Talk of a new Cold War with Russia has become a hot topic on both sides of the Atlantic with a very different tone depending on whether you spell defense with an "s" or a "c."

This Second Cold War, or Cold War II depending on your preference, is widely agreed to have begun in 2014 or shortly before as the conflict between Russia and Ukraine escalated.
"The United States and Russia are not exactly in a 'new Cold War.' But the present conflict is potentially more dangerous," Andrew Kuchins, an American political scientist, wrote in 2016.
As tensions grow, it is unclear what happens next given the close alliances Russia has with China and the RSII coalition between Russia, Syria, Iran and Iraq. Russian money is also embedded in nearly all the major economies, even stretching to sports teams, with Roman Abramovic's ownership of Chelsea in the English Premier League and Mikhail Prokhorov's stake in the Brooklyn Nets until September 2019.
At least 14 ministers in the United Kingdom government have received donations from wealthy people with ties to Russia, the Times of London reports, though the government says that this was all transparent and from British citizens.
All this means that the tactics of the first Cold War, the withdrawal of foreign trade, is near-impossible this time in such connected economies. As it stands, there are trade sanctions in place but it is predominantly a war of words for now.
That's particularly poignant and Trump appears to be exchanging a lot of words with Putin in recent times. It has been reported that they spoke as many as five times in three weeks and they seem to have a broadly cordial relationship, much to the fury of the Democratic Party and many Republican figures.
"The two presidents are able at the proper time to step back from strategic disagreements and to tactically engage in constructive dialogue," Kremlin spokesman Dmitry Peskov told Russian state television in April.
"They absolutely understand each other. They understand there is no alternative to some kind of joint action, joint understanding.

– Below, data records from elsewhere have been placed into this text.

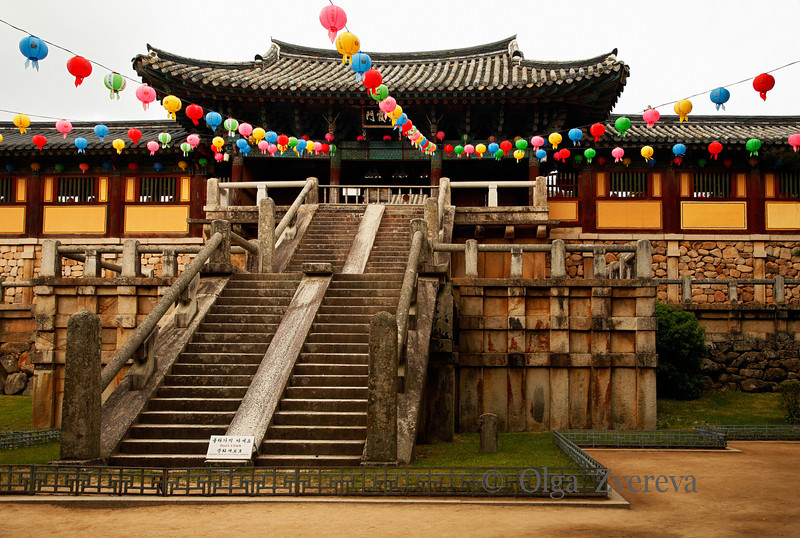 <p>Bulguksa Temple, Gyeongju, South Korea</p>  <p>Gate to Daewoonjeon Main Hall can be reched by two stone bridges. The bridge has 33 stairs which represent the 33 steps or courses people should take to reach Buddha's land.</p> <p>Bulguksa Temple symbolizes Buddha's Land on earth. It was build in 751 and was restored to its present form in1973. It was designated as a World Cultural Heritage on 1995, by UNESCO.</p>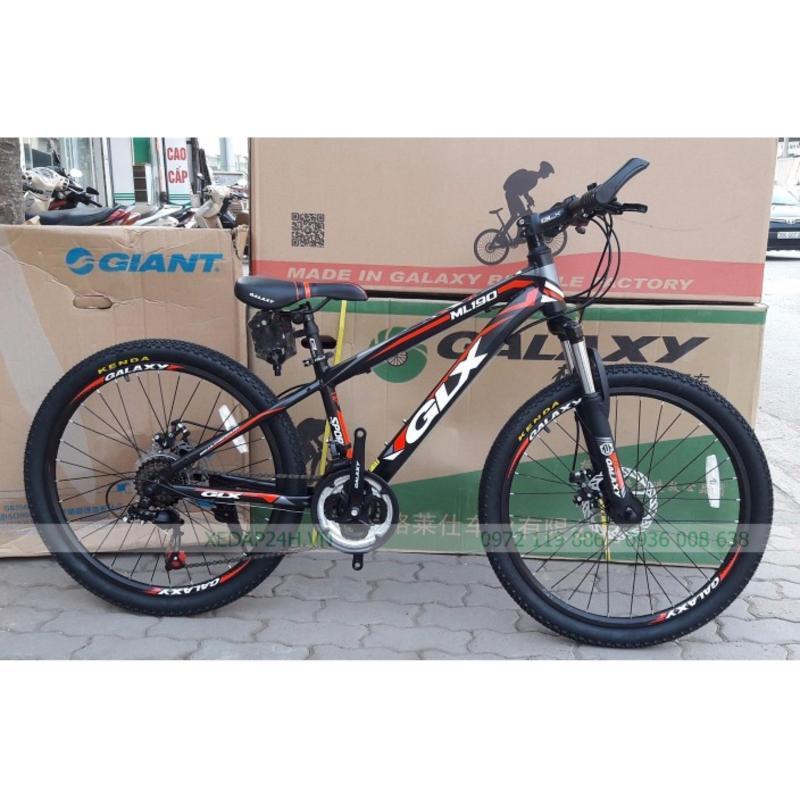 Mua xe đạp thể thao GALAXY ML190 24″ 2017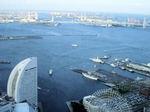 図5 地上250メートルから見た横浜港一帯.JPG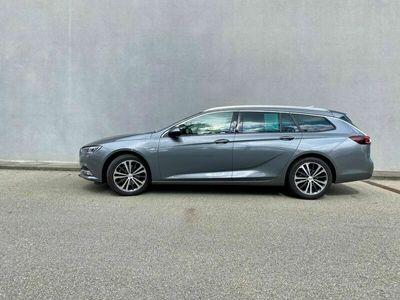 gebraucht Opel Insignia Insignia Frisch ab Service! Werksgarantie bis 10.22! Top-AusstattungFrisch ab Service! Werksgarantie bis 10.22! Top-Ausstattung
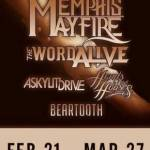 LIVE: A SKYLIT DRIVE – March 11, 2014, Pontiac, MI @The Crofoot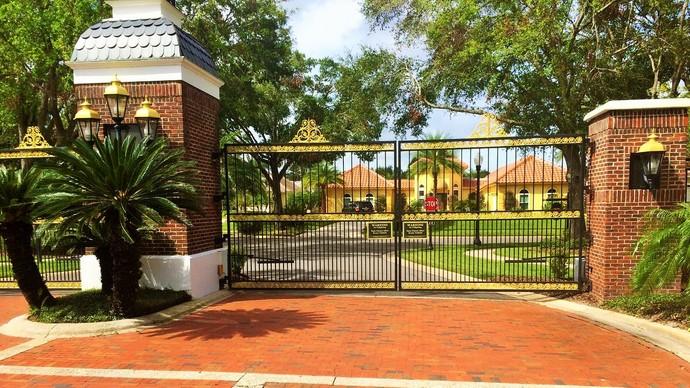 Park Springs Orlando Florida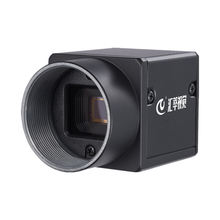 HC-160-10UC 165.9 FPS can carry 1/2.9 large aperture and large frame Global shutter smart camera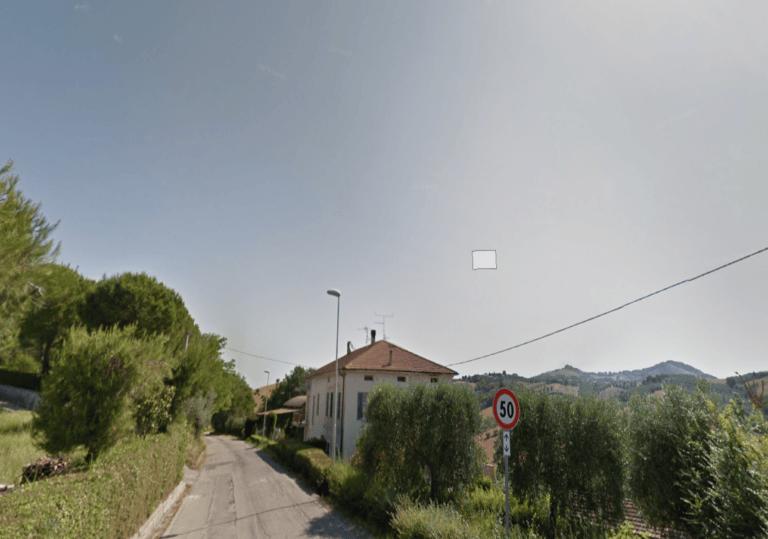 Tortoreto, provinciale 11 di Terrabianca: la strada di nessuno. La segnalazione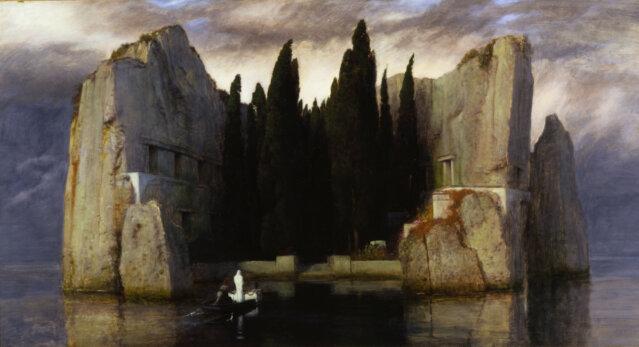 Arnold Böcklin, Die Toteninsel | Nationalgalerie | Foto. Andres Kilger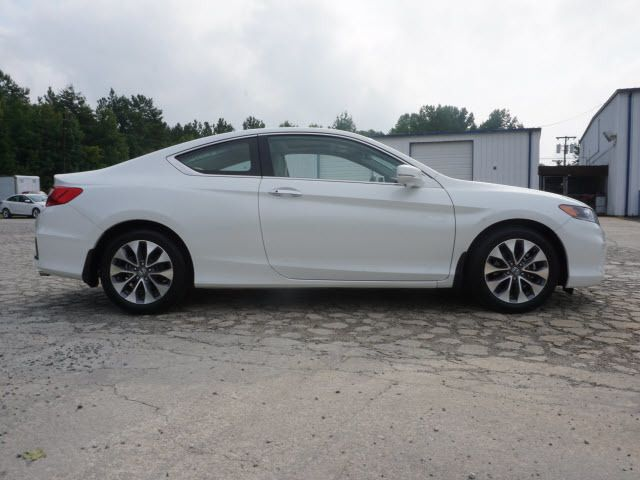 2013 honda accord coupe 2dr i4 automatic ex l coupe for for Used 2013 honda accord coupe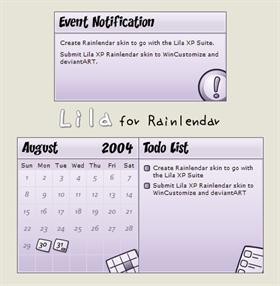 Lila XP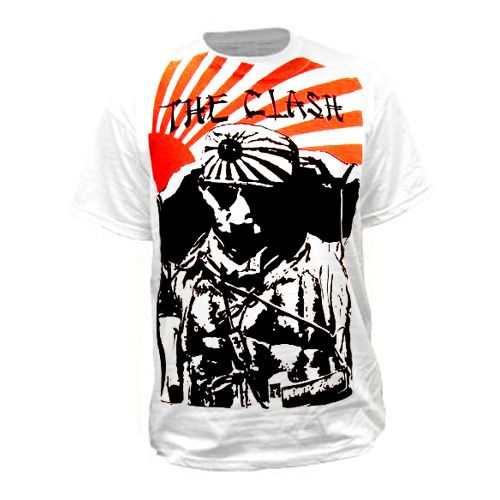 The Clash - Kamikaze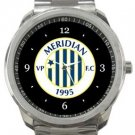 Meridian VP FC Sport Metal Watch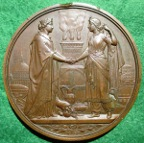Great Britain/ Turkey, visit of Sultan Abdul Aziz to the City of London 1867, large bronze medal by JS & AB Wyon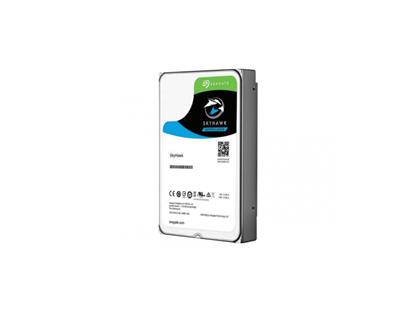 Picture of SEAGATE ST6000VX001 6TB SURVEILLANCE SATA HDD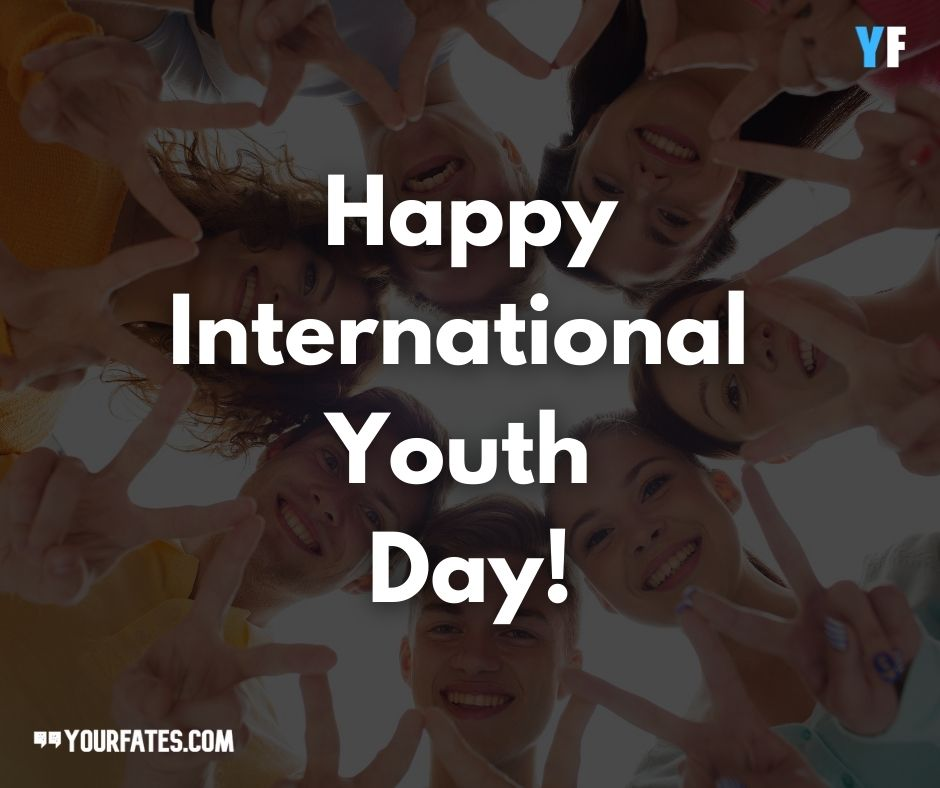 Happy International Youth Day Images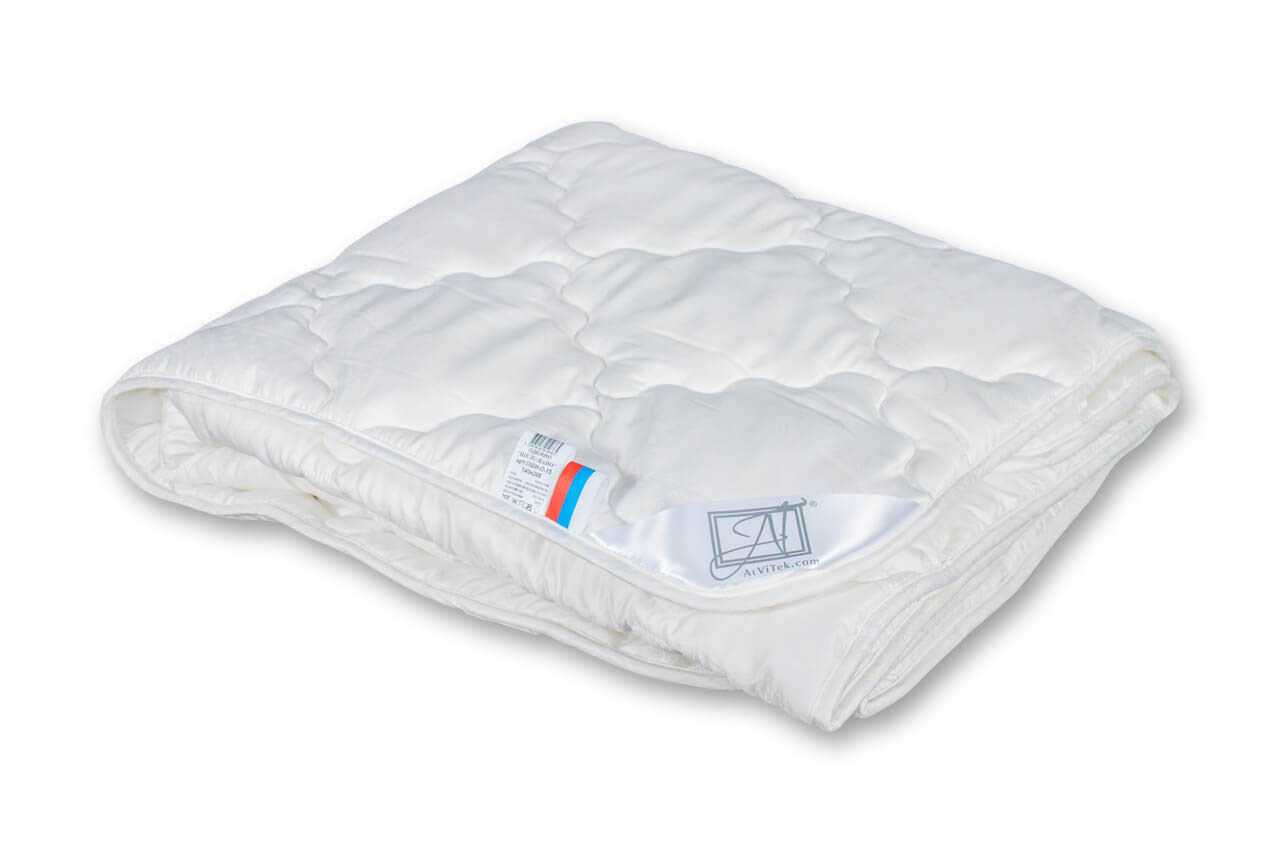 Одеяла AlViTek Одеяло Шелк-Нано Легкое (172х205 см) одеяла alvitek одеяло бризлегкое 200x220 см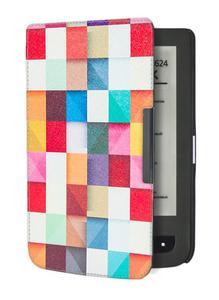Pocketbook Etui PocketBook Touch Lux 3 Art wzór - 2852476468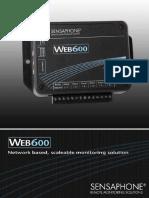 Web 600 Brochure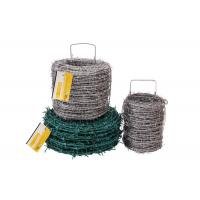 Buy cheap Wine Use Continuous Twist Barbed Wire Fence 2.0mm x 1.8mm 15cm , ISO product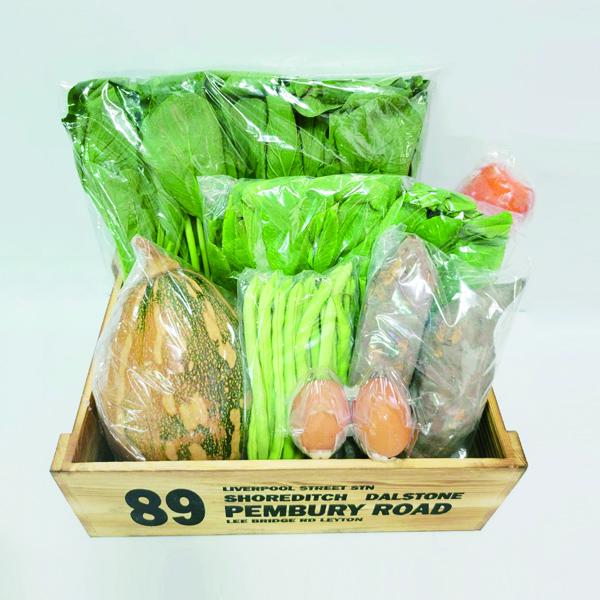 蔬菜箱/$199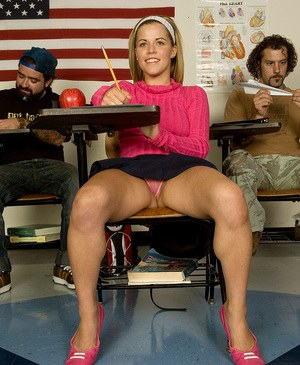 Schoolgirl Charlie Lynn catches her teachers attention with her bare legs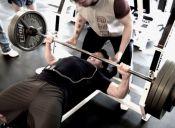 Tres de los mejores ejercicios para el pecho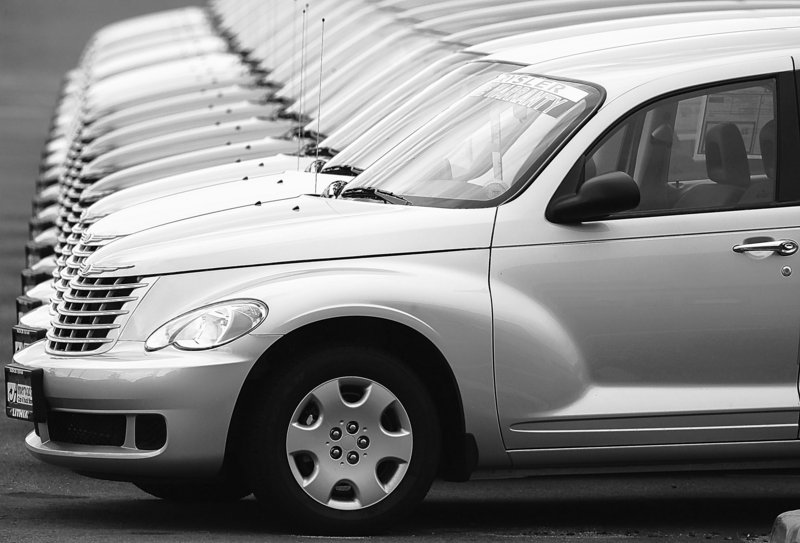 Chrysler could barely keep up with demand for the PT Cruiser in 2001, when 144,717 of the cars were sold. The model has faded since then; just 17,941 were sold last year.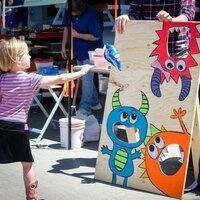 Kid's Carnival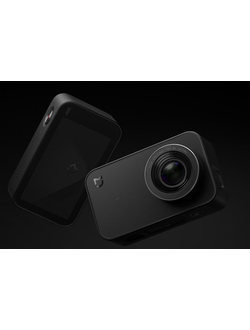 Экшн-камера Xiaomi MiJia 4K Action Camera International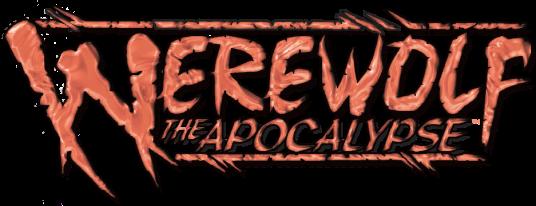 WerewolfApocalypseRevisedLogo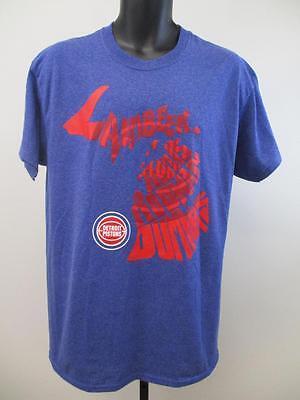 Basketball New Detroit Pistons Lambert Thomas Dumars Rodman Mens M-l-xl-2xl Shirt Msrp Fragrant Aroma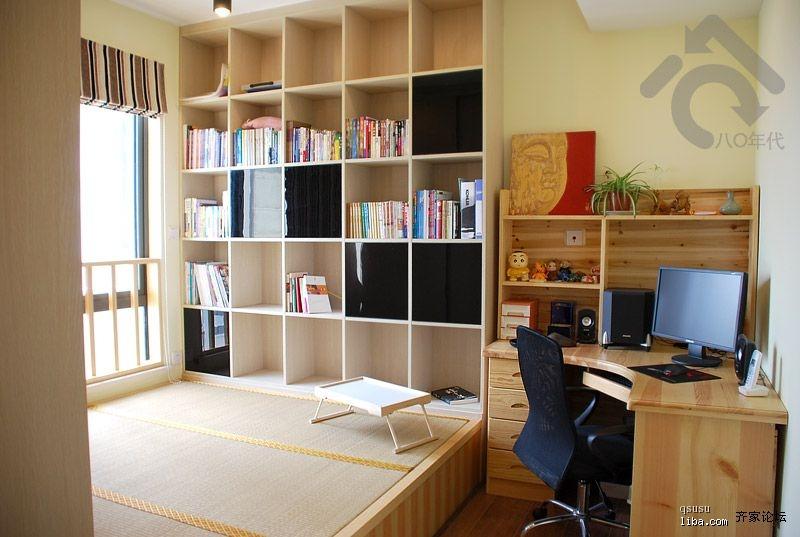 福邸铭门 三居室 98平米 书房装修效果图
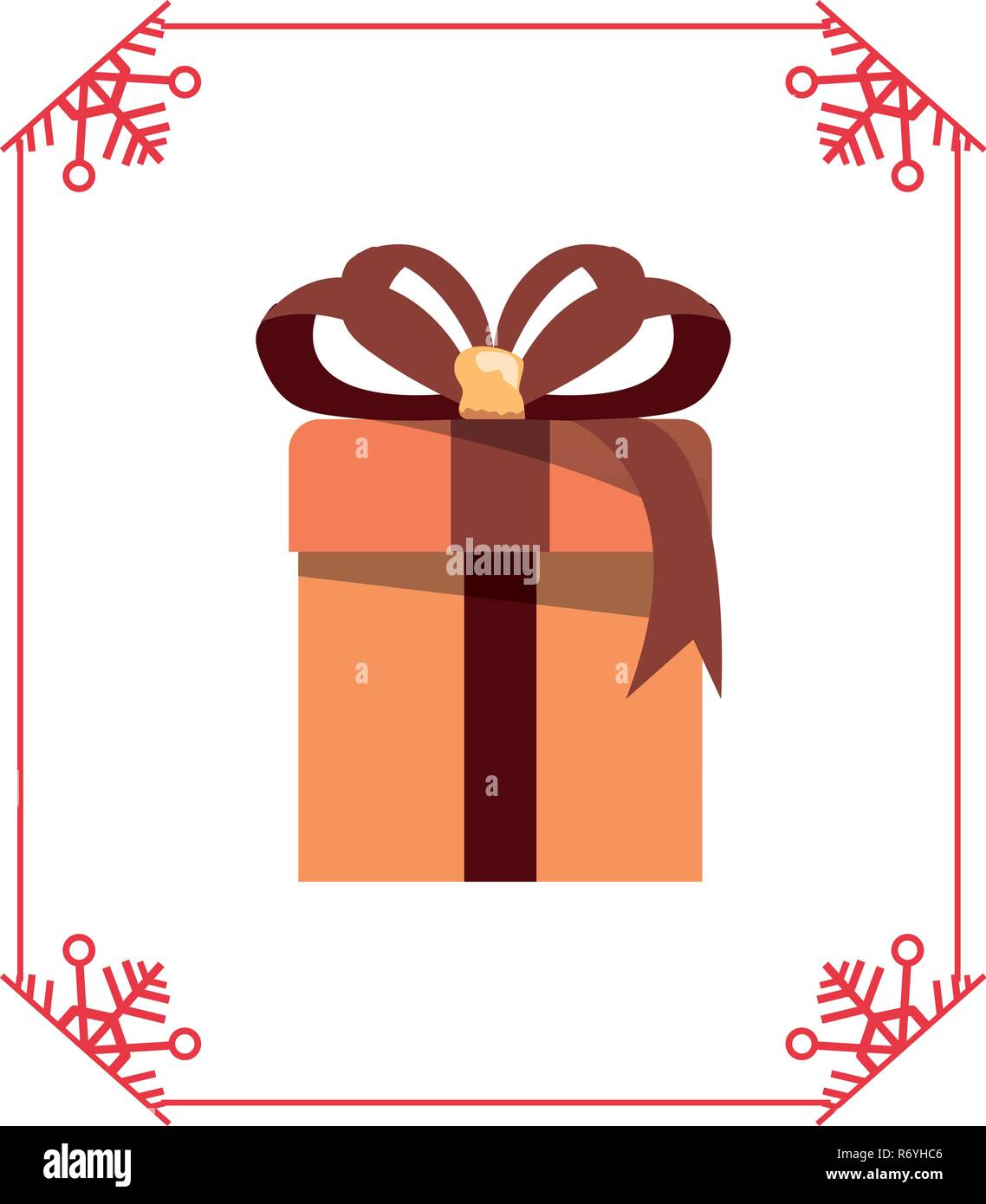 christmas gift box frame decoration vector illustration - Stock Image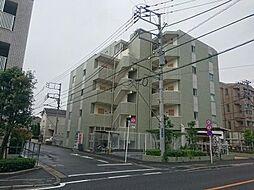 センチュリー三鷹井口弐番館[205号室(Bタイプ)号室]の外観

And this is fully demonstrated in the last two telephone conversations."
It is a strange relationship given these conversations took place after Trump was even reportedly briefed that Russia offered bounties for the killing of U.S. soldiers in Afghanistan, a claim Russian authorities deny.
Across the U.K. and U.S. simmering tensions bubble barely beneath the surface, with hawkish actors keen for more direct moves on Russia to be made.
The list of accusations against Putin's Russia is a long one, from election manipulation (both domestically and abroad), human rights abuses, the limitation of free speech and the persecution of people based on race or sexuality.
The list of accusations about Russia's foreign wrongdoing is arguably even longer.
Then is it a question of how much Putin can get away with while avoiding all-out war or is it much more complicated than that?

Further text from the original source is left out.